Perché Skyfall non si limita a collocarsi tra le normali pellicole a tema. Attorno a sé orbitano questioni profonde, oseremmo dire ataviche. Dubbi e incertezze che scavano nel passato di Bond, e di tutto ciò che gli è più caro: l’agenzia, M, finanche il suo Paese. Pardon, Patria.
Oggi certi termini soffrono di un’eco quasi anacronistica; residui di un passato che sembra non esistere più, archiviato nello stesso scompartimento di qualsivoglia ideologia. Ma è proprio intorno a tale premessa che emerge una delle chiavi di lettura più evidenti di Skyfall. Il vecchio e il nuovo si incontrano e si scontrano in una sorta di immaginario duello al quale, oramai, nessuno dei due può più sottrarsi.
Bond 23, in tal senso, è un capitolo di transizione che si pone esattamente nel punto di intersezione tra ciò che è stato e ciò che sarà. Di mezzo c’è il presente, incerto e oscuro come forse mai prima d’ora. E’ questo il punto che mette tutto spietatamente in discussione. La domanda essenzialmente è: c’è ancora spazio per 007 nell’era in cui ci accingiamo ad entrare?

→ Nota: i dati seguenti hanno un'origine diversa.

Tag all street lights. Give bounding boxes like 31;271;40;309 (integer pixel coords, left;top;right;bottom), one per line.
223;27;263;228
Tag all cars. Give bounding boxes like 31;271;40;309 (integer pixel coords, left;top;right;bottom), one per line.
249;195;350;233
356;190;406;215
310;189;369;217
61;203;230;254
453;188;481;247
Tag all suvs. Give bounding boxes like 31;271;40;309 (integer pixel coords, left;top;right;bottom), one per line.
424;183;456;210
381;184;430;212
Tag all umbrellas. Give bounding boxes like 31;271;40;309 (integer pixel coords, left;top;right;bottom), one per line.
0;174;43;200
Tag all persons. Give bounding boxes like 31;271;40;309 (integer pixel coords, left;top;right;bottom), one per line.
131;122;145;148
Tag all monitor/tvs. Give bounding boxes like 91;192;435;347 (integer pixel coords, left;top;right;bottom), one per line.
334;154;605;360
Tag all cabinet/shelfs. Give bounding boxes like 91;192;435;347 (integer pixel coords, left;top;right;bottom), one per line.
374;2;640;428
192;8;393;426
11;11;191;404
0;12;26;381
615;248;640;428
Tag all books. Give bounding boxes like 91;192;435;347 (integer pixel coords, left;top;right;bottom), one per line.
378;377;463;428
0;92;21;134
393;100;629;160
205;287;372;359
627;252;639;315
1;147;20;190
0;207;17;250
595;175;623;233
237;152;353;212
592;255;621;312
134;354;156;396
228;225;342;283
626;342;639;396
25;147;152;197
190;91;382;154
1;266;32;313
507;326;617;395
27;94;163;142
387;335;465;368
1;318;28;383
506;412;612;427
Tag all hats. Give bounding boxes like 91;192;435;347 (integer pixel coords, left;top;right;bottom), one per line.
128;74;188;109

Lasciamo che sia la visione del film a darvi una risposta, e più ancora quanto voi, spettatore dopo spettatore, riuscirete a ricavare in merito. Per quanto attiene alla nostra trattazione, ci limitiamo ad altro. Uno dei paralleli più agevoli da sottoporre è quello con la trilogia del Batman di Nolan. Non ci soffermeremo oltremodo su questo punto, ma certi spunti sono talmente palesi da costringerci a non farne a meno. In Skyfall c’è parecchio della parabola ascendente e discendente di Bruce Wayne. Elementi tratti, consapevolmente o meno, da tutti e tre i film incentrati sul Cavaliere Oscuro. Il senso della vocazione, la pressante esigenza di giustizia, il superamento (e conseguente riscatto) del protagonista mediante la maschera che è tenuto ad indossare. Pensate, c’è pure una nemesi, Silva (Javier Bardem), che ricorda molto da vicino il leggendario Joker; castigo meno perfetto e personaggio meno complementare di quanto avvenga nel mondo di Gotham City. Ma altrettanto folle e imprevedibile, in ogni caso.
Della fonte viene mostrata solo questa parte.